● **EXTRACTED TEXT**:
============================================================

Mac Boyle December 18, 2024

Director: Lee Tamahori

 

Cast: Pierce Brosnan, Halle Berry, Toby Stephens, Rosamund Pike

 

Have I Seen It Before: Yes, but you know what? I’m reasonably sure this was the only Bond film since Goldeneye (1995) that I didn’t see in the theater. I actually followed the production a little bit, it coming about in that era when one could passively take an interest in a developing film. And yet, when the film came out, I was probably dealing with just a little bit too much disappointment and heartache that winter—I’m looking in your direction, Star Trek Nemesis (2002)--to even bring myself to a second-run theater.

 

Did I Like It: It’s Brosnan’s worst film, right? One could make an argument for The World Is Not Enough (1999) but all of those arguments feel wrong. But as much as I can complain about the film and lament it as a dissonant note for the Irishman to leave on, there is plenty to like here.

 

The opening plot developments—which see 007 (Brosnan) captured on a mission to North Korea—are pretty brilliant on two fronts. First, it lays Bond low so that he can spend the rest of the film clawing his way back. Right there you have some forward momentum that can separate the pretty good Bond adventures from the positively dreary ones. Second, without dwelling on the matter too much, it gives a rationale for a post-9/11 Bond story by implying he was a prisoner during that moment in time.

 

His eventual release from the North Korean prison gives Brosnan some of his best moments as the character. Never has a man had such (embarrassingly aspirational) swagger as when he uses the power of his mind to overcome long-term scorpion venom exposure, very real PTSD, and malnutrition to escape a British prison and check in to the finest hotel in Hong Kong while still dripping wet and wearing hospital clothes. There is something so quintessentially Bond about him walking into that hotel like he owns the place that I’m almost prepared to view the whole film positively.

============================================================

● **LISTED RECORDS**:
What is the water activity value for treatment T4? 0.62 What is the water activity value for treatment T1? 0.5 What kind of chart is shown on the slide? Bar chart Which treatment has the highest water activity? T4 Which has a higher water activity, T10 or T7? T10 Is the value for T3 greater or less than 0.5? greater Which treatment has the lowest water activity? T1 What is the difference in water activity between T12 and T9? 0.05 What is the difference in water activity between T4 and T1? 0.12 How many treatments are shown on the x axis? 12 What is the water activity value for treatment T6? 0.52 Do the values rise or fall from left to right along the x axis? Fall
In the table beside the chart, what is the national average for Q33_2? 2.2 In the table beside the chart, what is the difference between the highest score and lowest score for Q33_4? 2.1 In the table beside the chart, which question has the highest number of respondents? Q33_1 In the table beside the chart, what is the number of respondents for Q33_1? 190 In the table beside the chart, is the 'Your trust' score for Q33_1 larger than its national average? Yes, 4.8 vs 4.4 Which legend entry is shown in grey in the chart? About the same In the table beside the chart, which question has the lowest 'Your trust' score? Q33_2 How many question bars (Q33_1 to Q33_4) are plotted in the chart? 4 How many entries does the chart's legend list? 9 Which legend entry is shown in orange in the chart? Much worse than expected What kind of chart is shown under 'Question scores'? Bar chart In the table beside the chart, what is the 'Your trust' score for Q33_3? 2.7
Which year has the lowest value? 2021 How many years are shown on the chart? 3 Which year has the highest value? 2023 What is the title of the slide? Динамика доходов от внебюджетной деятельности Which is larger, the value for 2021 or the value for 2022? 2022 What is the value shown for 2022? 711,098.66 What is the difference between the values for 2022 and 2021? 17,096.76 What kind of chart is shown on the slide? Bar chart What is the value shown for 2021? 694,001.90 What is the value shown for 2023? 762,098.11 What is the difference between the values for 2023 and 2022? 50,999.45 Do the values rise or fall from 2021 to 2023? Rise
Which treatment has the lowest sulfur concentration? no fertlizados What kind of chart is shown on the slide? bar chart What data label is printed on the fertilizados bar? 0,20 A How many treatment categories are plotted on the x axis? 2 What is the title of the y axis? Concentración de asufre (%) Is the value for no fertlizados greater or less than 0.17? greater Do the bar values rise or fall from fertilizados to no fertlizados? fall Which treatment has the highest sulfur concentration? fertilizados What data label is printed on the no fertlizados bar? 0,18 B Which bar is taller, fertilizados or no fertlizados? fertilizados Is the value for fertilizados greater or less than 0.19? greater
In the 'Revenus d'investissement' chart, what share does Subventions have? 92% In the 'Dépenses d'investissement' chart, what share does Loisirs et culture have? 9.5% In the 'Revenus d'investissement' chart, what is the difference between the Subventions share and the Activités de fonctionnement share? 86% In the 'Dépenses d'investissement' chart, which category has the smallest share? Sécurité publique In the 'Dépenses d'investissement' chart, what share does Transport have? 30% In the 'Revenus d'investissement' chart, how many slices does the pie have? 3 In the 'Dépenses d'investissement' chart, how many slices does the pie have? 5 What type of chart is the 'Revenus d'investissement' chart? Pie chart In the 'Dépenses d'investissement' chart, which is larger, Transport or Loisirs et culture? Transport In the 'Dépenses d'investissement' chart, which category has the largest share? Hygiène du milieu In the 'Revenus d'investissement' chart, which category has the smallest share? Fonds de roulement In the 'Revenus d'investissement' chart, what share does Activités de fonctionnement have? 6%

============================================================

● **THE TASK**:
Copy everything in the Bond film review from "Cast: Pierce Brosnan, Halle" down to "to like here.", word for word. You won't need the rows for this.

● **REPLY TO THE EXERCISE**:
Cast: Pierce Brosnan, Halle Berry, Toby Stephens, Rosamund Pike

 

Have I Seen It Before: Yes, but you know what? I’m reasonably sure this was the only Bond film since Goldeneye (1995) that I didn’t see in the theater. I actually followed the production a little bit, it coming about in that era when one could passively take an interest in a developing film. And yet, when the film came out, I was probably dealing with just a little bit too much disappointment and heartache that winter—I’m looking in your direction, Star Trek Nemesis (2002)--to even bring myself to a second-run theater.

 

Did I Like It: It’s Brosnan’s worst film, right? One could make an argument for The World Is Not Enough (1999) but all of those arguments feel wrong. But as much as I can complain about the film and lament it as a dissonant note for the Irishman to leave on, there is plenty to like here.